The team will also look at Wuhan’s hospital records, to find out whether the virus was spreading before December 2019. The researchers will interview the first people identified to have had COVID-19, to find out where they might have been exposed, and will test blood samples from medical staff, laboratory technicians and farm workers collected in the weeks and months before December, looking for antibodies against SARS-CoV-2. The report acknowledges that some of this work might already be under way in China.

Longer-term plans

The initial investigation in Wuhan will inform longer-term studies into the pandemic’s origins, which could take investigators outside China. “Where an epidemic is first detected does not necessarily reflect where it started,” the WHO report states, noting preliminary reports of viral RNA detected in sewage samples before the first cases had been identified.

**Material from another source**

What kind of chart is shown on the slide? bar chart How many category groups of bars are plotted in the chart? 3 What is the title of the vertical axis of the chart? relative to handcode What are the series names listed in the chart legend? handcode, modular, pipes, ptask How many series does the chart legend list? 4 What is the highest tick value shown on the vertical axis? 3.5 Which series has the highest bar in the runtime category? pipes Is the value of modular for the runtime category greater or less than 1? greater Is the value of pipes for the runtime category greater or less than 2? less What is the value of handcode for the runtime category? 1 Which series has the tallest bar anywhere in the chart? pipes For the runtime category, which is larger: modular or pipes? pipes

This statement could refer to a study1, posted on the preprint server medRxiv without peer review, which retrospectively tested Spanish sewage samples from March 2019 and found SARS-CoV-2 fragments, says Raina MacIntyre, an epidemiologist at the University of New South Wales in Sydney, Australia. “If this study was correct, we have to ask how the virus was in Spain in March last year,” she says.

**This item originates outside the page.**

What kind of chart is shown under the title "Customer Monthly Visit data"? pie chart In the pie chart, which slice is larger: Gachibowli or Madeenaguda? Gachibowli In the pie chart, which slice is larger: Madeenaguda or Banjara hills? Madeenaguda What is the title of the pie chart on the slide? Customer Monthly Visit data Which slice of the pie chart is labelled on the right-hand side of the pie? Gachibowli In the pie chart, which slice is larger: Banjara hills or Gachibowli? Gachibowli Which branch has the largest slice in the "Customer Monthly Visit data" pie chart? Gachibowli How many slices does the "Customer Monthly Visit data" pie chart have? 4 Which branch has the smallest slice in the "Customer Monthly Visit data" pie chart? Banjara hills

Plans to look beyond China are sensible, given that extensive surveillance in bats in China since the 2002 SARS outbreak has identified only a distant relative of SARS-CoV-2, says Wang. A growing number of experts think that the immediate or close ancestors of SARS-CoV-2 are more likely to exist in bats outside China, says Wang. He says the WHO team should survey bats and other wildlife across southeast Asia for SARS-CoV-2 antibodies.

The investigation should also prioritize carnivorous mammals farmed for fur, such as raccoon dogs and civets, which played a role in the SARS outbreak, says Martin Beer, a virologist at the Federal Research Institute for Animal Health in Riems, Germany. “It is surprising that there is no mention of these animals in the report, and we have no information from China about whether these animals have been tested,” says Beer.

A spokesperson for the WHO says the mission will be guided by science, and “will be open-minded, iterative, not excluding any hypothesis that could contribute to generating evidence and narrowing the focus of research,” they said.